Go to the line containing "kingdom: Animalia" in the listing below. Output that line and each later one exactly.
[Opening Data in this exercise section]
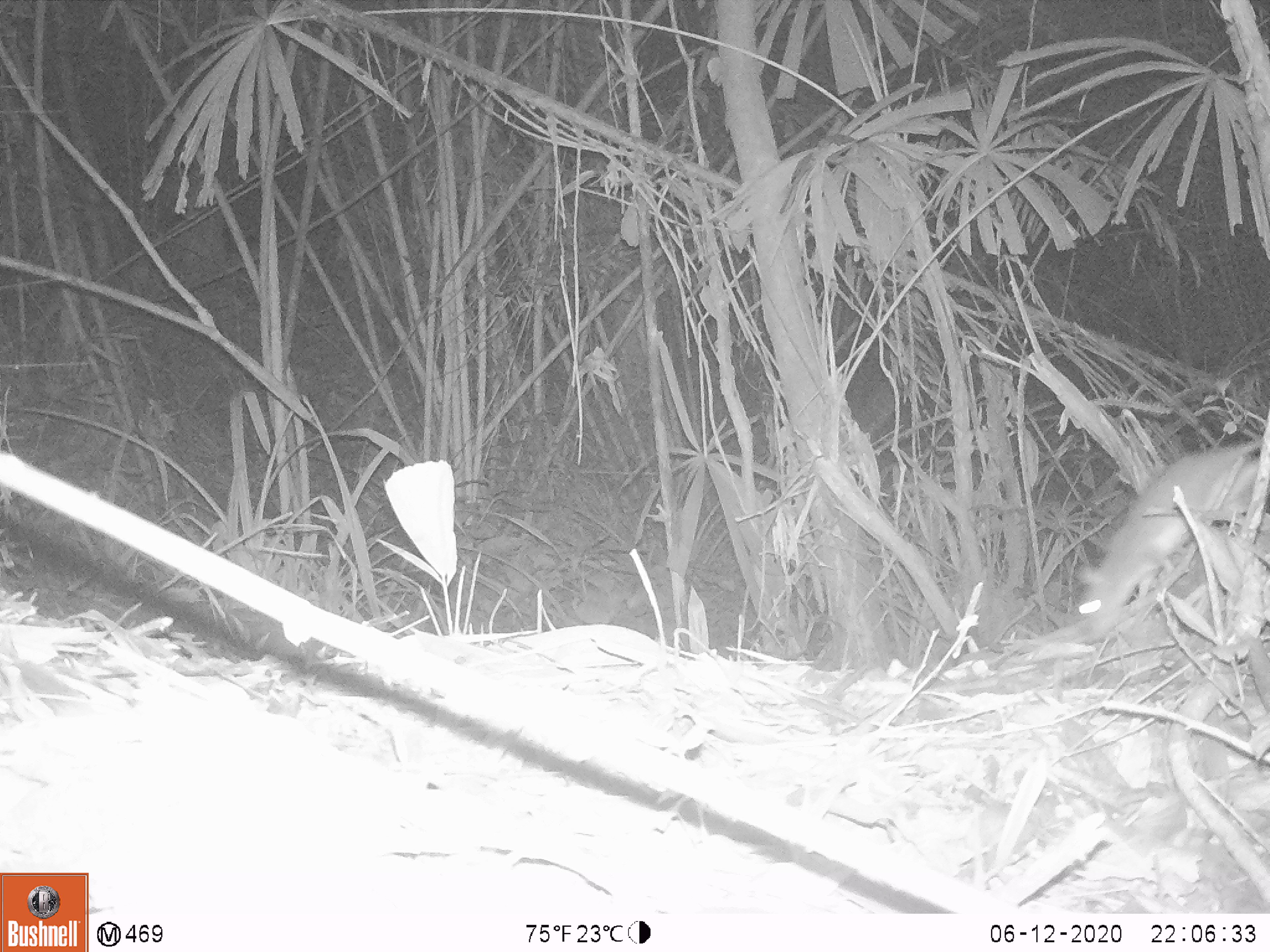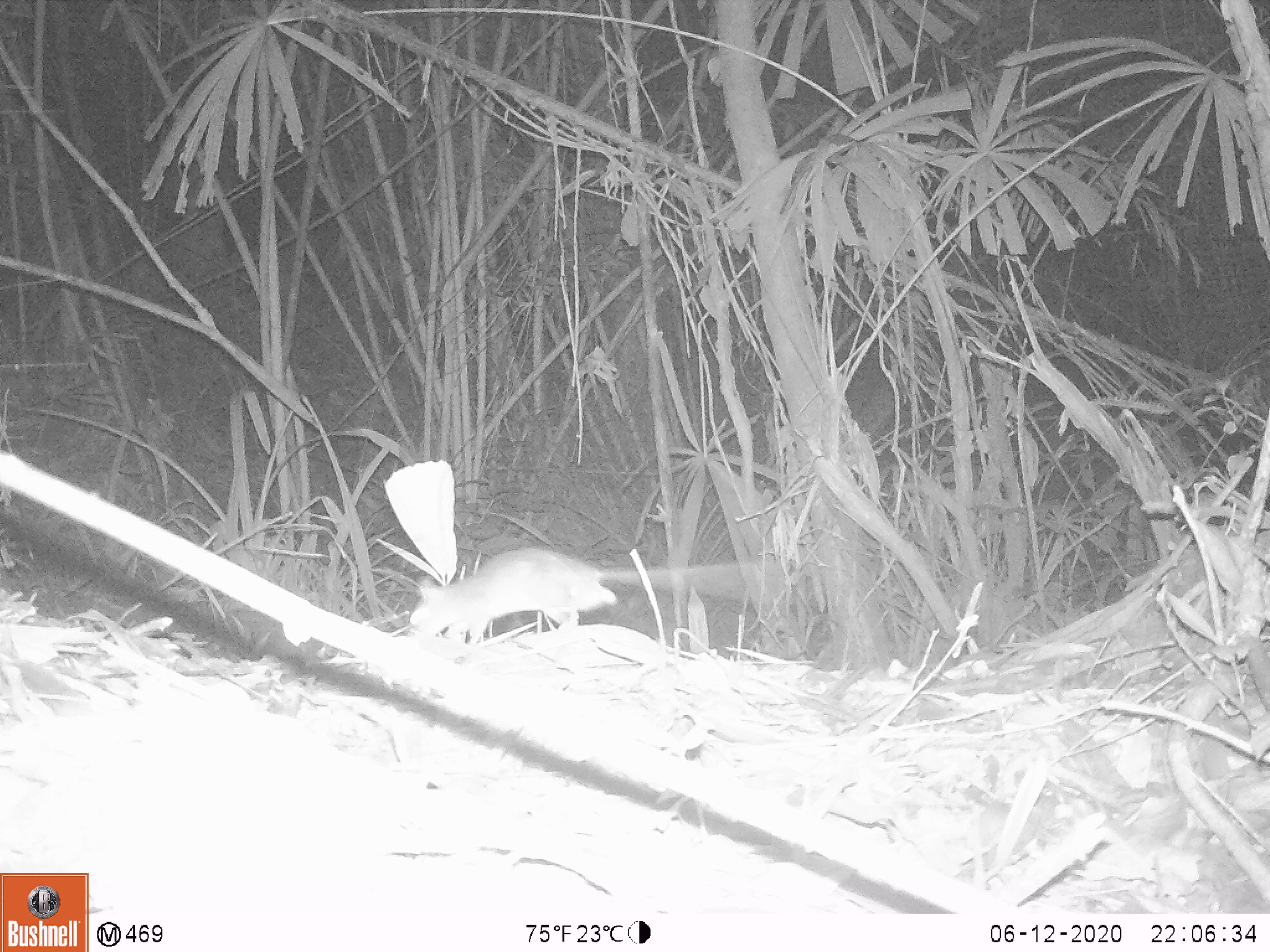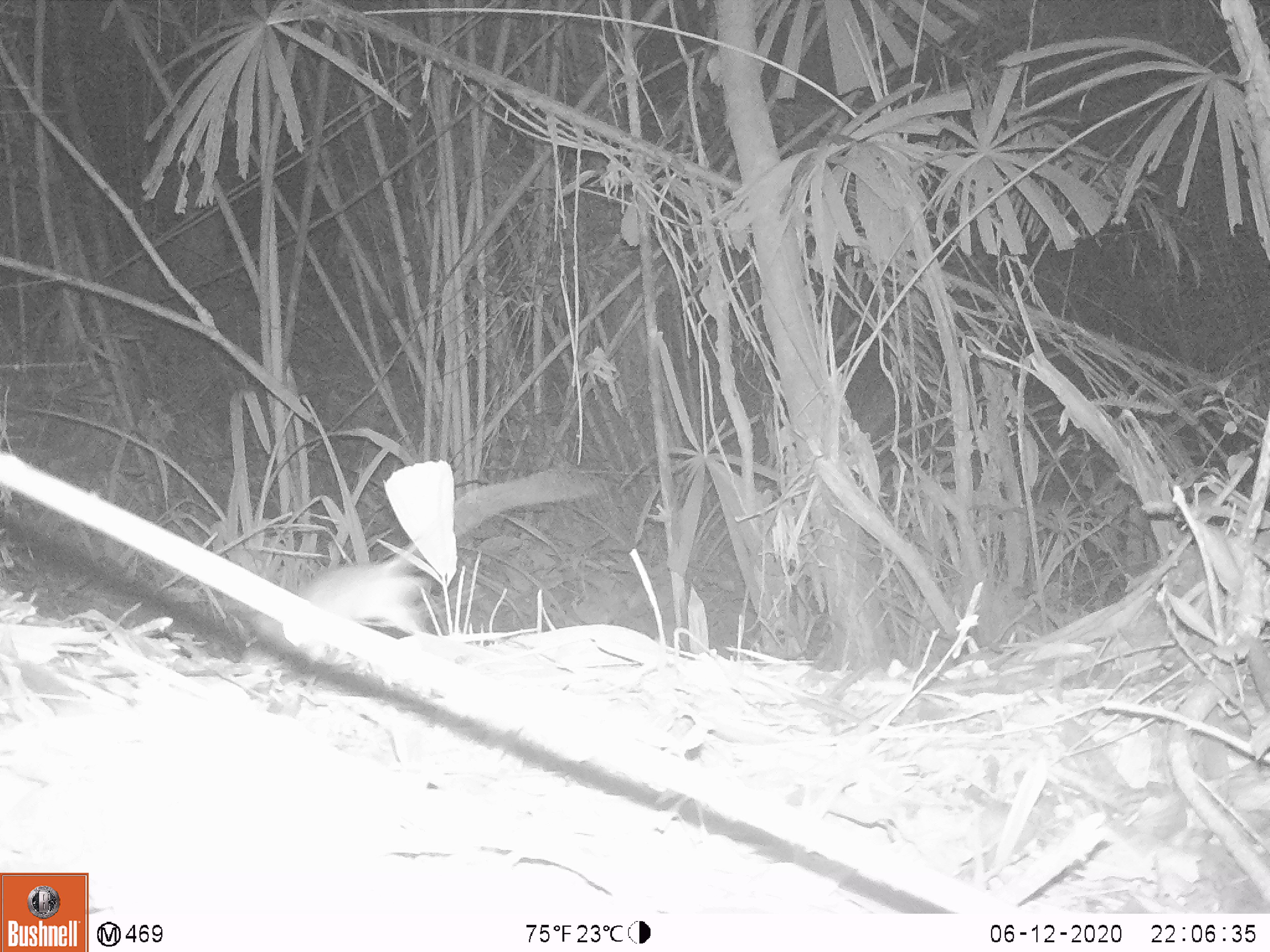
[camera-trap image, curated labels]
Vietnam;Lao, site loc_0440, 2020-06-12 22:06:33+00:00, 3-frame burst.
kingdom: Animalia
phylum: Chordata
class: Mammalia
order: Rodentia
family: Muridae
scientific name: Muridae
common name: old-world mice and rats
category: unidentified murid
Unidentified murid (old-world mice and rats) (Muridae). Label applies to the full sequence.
[Closing Data in this exercise section]
# Expected output
kingdom: Animalia
phylum: Chordata
class: Mammalia
order: Rodentia
family: Muridae
scientific name: Muridae
common name: old-world mice and rats
category: unidentified murid
Unidentified murid (old-world mice and rats) (Muridae). Label applies to the full sequence.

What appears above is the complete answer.